Yeah, it's already starting to get pretty tight on the rigs. In fact, and this is particularly in Canada and U.S., when you talk to industry players, they're seeing it. in terms of the availability of rigs uh it is um uh i i would say probably taking a little bit longer but still not necessarily uh a lot because there's there was still capacity so it's not a rig issue it's a people issue and and when i say things are getting tight it's more on cruise than rigs uh we we know competitors that basically are struggling even just to put additional rigs just because they don't have any crews. So it's more going to be a labor issue than a rig issue. So that's why I'm saying the orders of rig is not necessarily, we're not seeing a lot more delays than usual on the rig side. Okay. I'll tell you though, having said that, the place where there's going to be bottlenecks will be the supplies. That's the rods and the supplies and consumables because what happens is that with more rigs going out in the field, everybody's ordering at the same time because most companies have been It's basically running on just in time and just having enough supplies to have the rigs running. So when you have a whole bunch of rigs going out, you have all these orders. And that's why we placed orders and we kept inventory higher because we've seen before in previous cycles where you have real bottlenecks because suppliers basically they don't have enough on the shelf to supply all that demand that comes in all at once.

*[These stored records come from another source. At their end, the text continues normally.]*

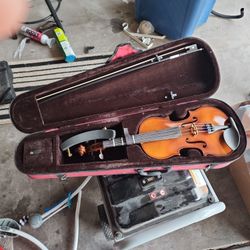 Violin 🎻 Carlo Robelli 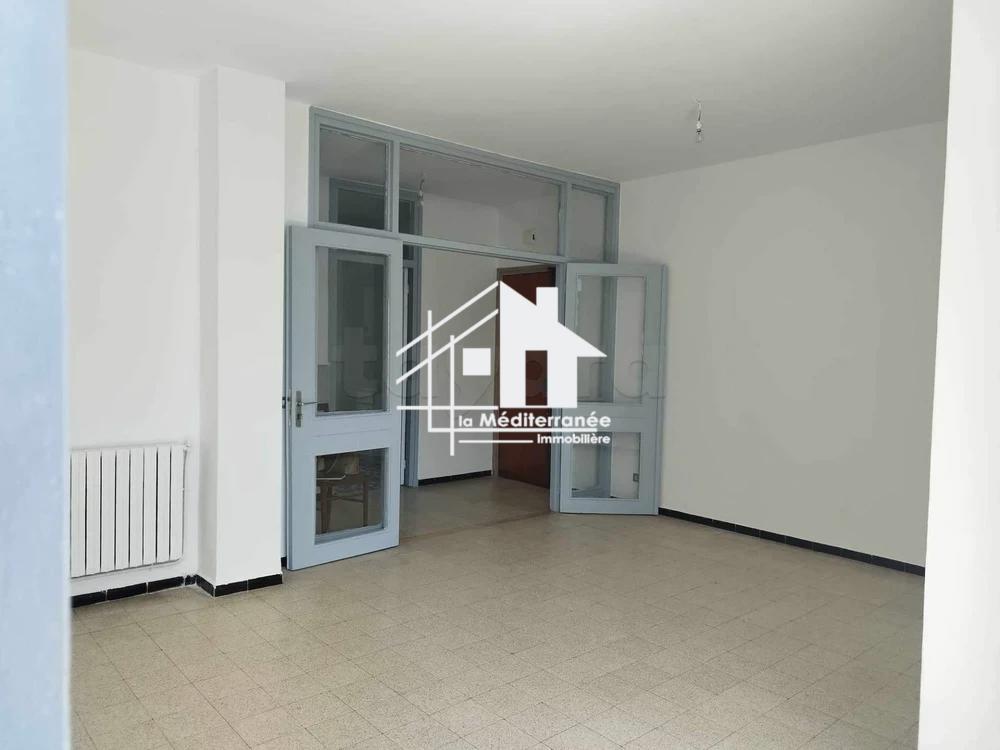 A louer  appartement S+3 à la cité Mahrajene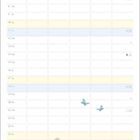 Kalender für April mit einem Elefanten oben und einer Illustration von einem Jungen an einem großen Buch unten.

Very helpful. And, Denis, with the incremental actions you've been taking, do you feel like labor's in an okay-ish position now to meet the activity ramp-up you guys are expecting this year?
Yeah. No, we feel pretty good. It's still – our teams are still working hard and still – it's still not easy, but we are in good shape at this point.

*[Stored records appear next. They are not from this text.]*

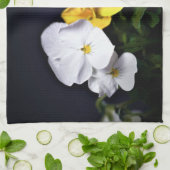 Witte gele en Paarse pansies Theedoek (Gevouwen)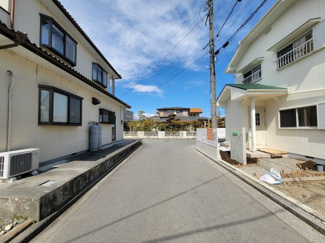 【前面道路含む現地写真】 | 中央市西花輪 内外装一新 中古戸建 角地 駅歩く10分 車2 | 西側道路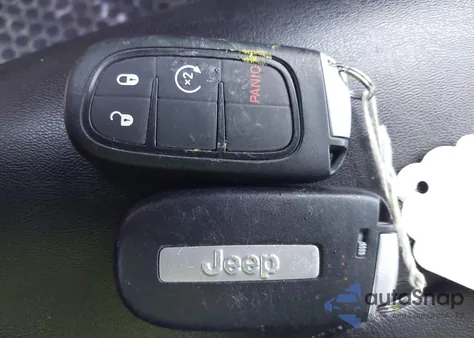 2019 Jeep Cherokee Latitude Plus 4X4 из США, поврежденный, VIN 1C4PJMLB0KD429859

Thanks so much. Thank you.
And our next question comes from James Vale of Arcadia Advisors. Your line is open.
Thank you and good morning. Just a very quick question. You suggest that margins were hurt by the incremental cost for future activity. plus the cost to terminate the underperforming contracts. Can you put a number on those two so we can get an idea what the real margin experience was in the quarter?
I mean, when you look at last year, really, the margins, if those things hadn't been in place, the margins would probably be similar to last year.
Okay.
Really, the difference in the margins between years are attributable to these items.
Okay. Okay. Great stuff. Thank you. Looking forward to what's next.
Thank you. Well, you've seen this in the previous cycle, right?
Well, but it's been a long time coming.
I agree.
All right. Thank you. Good luck.
Thank you.
Thank you. I'm showing no further questions at this time. I'd like to turn it back to Denis Laroque for closing remarks.
Well, thank you. And as I said, for those of you in town in Toronto next week, please stop by our booth. Our teams are going to be around and look into an exciting week and an exciting year. year for sure with everything that's happening in the mining world. Thank you for attending today.
This concludes today's conference call. Thank you for participating and you may now disconnect.